### Document section
OpenLab #4: The importance of “Why?”

Kids love to ask “Why?”

If you’re like most people who attended public school in the U.S., most of the math you’ve done in your life has been primarily computational, or algorithmic – you learn a kind of problem, you learn a method to solve it, you practice it a few times, and you demonstrate that you’ve learned it by solving a problem on an exam.  Maybe the solution involves memorizing a formula, or a set of steps (an algorithm).  Very seldom are you asked to consider the reasons behind the method – what I call the “why” questions.  And if you ever asked these kind of questions, there is a good chance that you were not often given a very satisfying answer.

Questions you may not have spent much time on in math class:

  • Why does the formula look like this, instead of something else?
  • Why do we do these steps, in this order? How do we know this method actually works?  Why does it work?
  • Why is this fact (“theorem”) true?  I don’t believe it – can you convince me?
  • What’s the big deal about this fact (or formula)?  Why is it important?

To begin this assignment, I’d like you to spend some time thinking about the different kinds of math you’ve learned in your life.  Look at math textbooks or class notes from past and current classes.  Think about the  math skills you learned at different ages – from early experiences with counting, up through things like algebra or geometry, and on to Calculus or Linear Algebra or other recent courses.   If you still have some old math work from your high school, middle school, or elementary school years that might help too (maybe your parents kept some of your childhood work?).  If you’re in the Math Ed program, you can think about the math that you are working on in your MEDU courses.  As you consider these topics, think about the “why” questions – when you were learning this topic, did you spend time in class talking about “why?”   Did you do activities or other work that helped you understand the reasons for the formulas and methods that you learned?

Assignment (due Thursday 10/2/14). The assignment consists of two parts.  Be sure to answer each part completely (they are equally important).

### Data lines
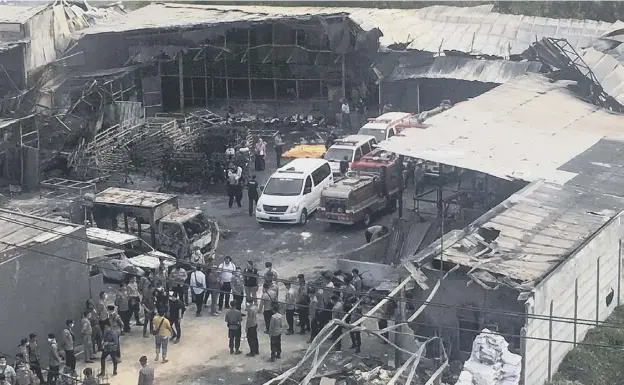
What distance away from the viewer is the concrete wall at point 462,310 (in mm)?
19359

### Brief
Please copy out the part of the OpenLab assignment text above, starting at "Kids love to" and ending at "of something else?".

### Exercise response
Kids love to ask “Why?”

If you’re like most people who attended public school in the U.S., most of the math you’ve done in your life has been primarily computational, or algorithmic – you learn a kind of problem, you learn a method to solve it, you practice it a few times, and you demonstrate that you’ve learned it by solving a problem on an exam.  Maybe the solution involves memorizing a formula, or a set of steps (an algorithm).  Very seldom are you asked to consider the reasons behind the method – what I call the “why” questions.  And if you ever asked these kind of questions, there is a good chance that you were not often given a very satisfying answer.

Questions you may not have spent much time on in math class:

  • Why does the formula look like this, instead of something else?